SysVinit (1983–present in legacy systems)
SysVinit (System V init) introduced the concept of runlevels: discrete system states, each associated with a set of running services. A transition between runlevels involved running /etc/rc.d/rcN.d/ scripts. SysVinit shipped with System V UNIX in 1983 and became the standard for Linux distributions throughout the 1990s and 2000s.
Upstart (2006–2014)
Ubuntu introduced Upstart as a replacement for SysVinit's fundamentally sequential, dependency-unaware boot process. Upstart used an event-driven model: instead of scripts that ran in order, Upstart jobs started when events occurred (e.g., the "filesystem mounted" event triggered services that needed that filesystem).
systemd (2010–present)
Lennart Poettering and Kay Sievers created systemd as an Upstart-inspired but more comprehensive replacement. Systemd became the default on Fedora (2011), then RHEL, Ubuntu (2015), Debian (2015), Arch, and essentially all major distributions. Its adoption was the most contentious technical change in Linux history.
SysVinit
Runlevels
| Runlevel | Meaning |
|---|---|
| 0 | Halt (shutdown) |
| 1 | Single-user mode (maintenance, no network) |
| 2 | Multi-user without NFS (Debian: full multiuser) |
| 3 | Multi-user with networking, no GUI |
| 4 | Undefined (reserved for local use) |
| 5 | Multi-user, networking, GUI (X display manager) |
| 6 | Reboot |
/etc/rc*.d/ Directory Structure
/etc/init.d/ ← actual service scripts
apache2
sshd
networking
mysql
/etc/rc0.d/ ← symlinks for halt
K20apache2 → ../init.d/apache2
K01mysql → ../init.d/mysql
/etc/rc3.d/ ← symlinks for runlevel 3
S20networking → ../init.d/networking
S50sshd → ../init.d/sshd
S80apache2 → ../init.d/apache2
S90mysql → ../init.d/mysql
/etc/rc5.d/ ← symlinks for runlevel 5
S...(same as rc3 + X display manager)
Naming convention: S prefix = Start (when entering runlevel), K prefix = Kill (when leaving runlevel). Numbers (01–99) determine execution order — lower numbers run first.
A typical init.d script (LSB-compliant):
#!/bin/bash
### BEGIN INIT INFO
# Provides: sshd
# Required-Start: $network
# Required-Stop: $network
# Default-Start: 2 3 4 5
# Default-Stop: 0 1 6
# Short-Description: OpenSSH server daemon
### END INIT INFO
case "$1" in
start)
echo "Starting SSH daemon..."
/usr/sbin/sshd -D &
;;
stop)
echo "Stopping SSH daemon..."
kill $(cat /var/run/sshd.pid)
;;
restart)
$0 stop; $0 start
;;
status)
status_of_proc sshd "OpenSSH daemon"
;;
*)
echo "Usage: $0 {start|stop|restart|status}"
exit 1
esac
SysVinit Limitations
Sequential startup: SysVinit executes scripts one at a time. If script S50sshd takes 5 seconds, script S80apache2 must wait. The total boot time is the sum of all script times.
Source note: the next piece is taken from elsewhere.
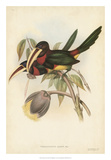 Tropical Toucans VIII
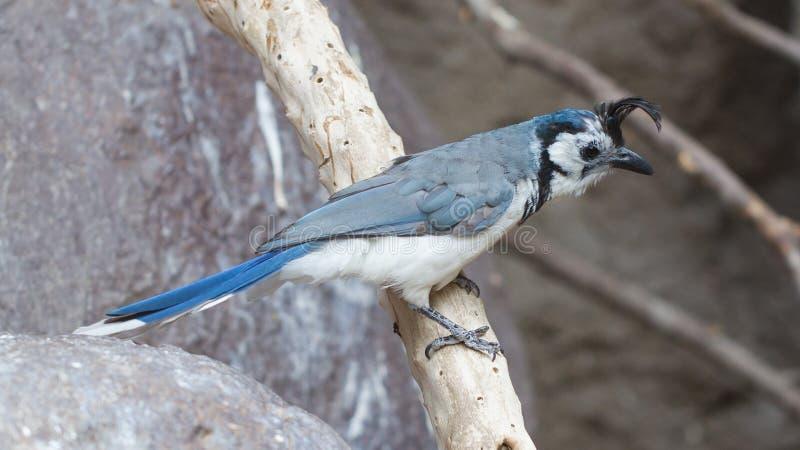 Blue bird (Calocitta formosa) perching on a branch. Blue bird, white-throated Magpie-Jay (Calocitta formosa) perching on a branch royalty free stock image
No dependency management: The numbering system is a crude approximation of dependency ordering. There is no mechanism to express "start when this specific service is ready" vs "start after this script returns."
No service supervision: If sshd crashes, SysVinit does not restart it. External tools (daemontools, runit, monit) were used to fill this gap.
No on-demand activation: Services either run all the time or not at all. Sockets are not activated on demand.
Race conditions: Attempts to parallelize by running scripts in background (used in some distributions) introduced race conditions because ordering was not tracked.
Upstart
Ubuntu 6.10 (2006) replaced SysVinit with Upstart. Upstart's design:
Event-driven model: Services are defined as jobs that start when specific events fire.
Stanzas (job syntax):
# /etc/init/ssh.conf (Upstart job definition)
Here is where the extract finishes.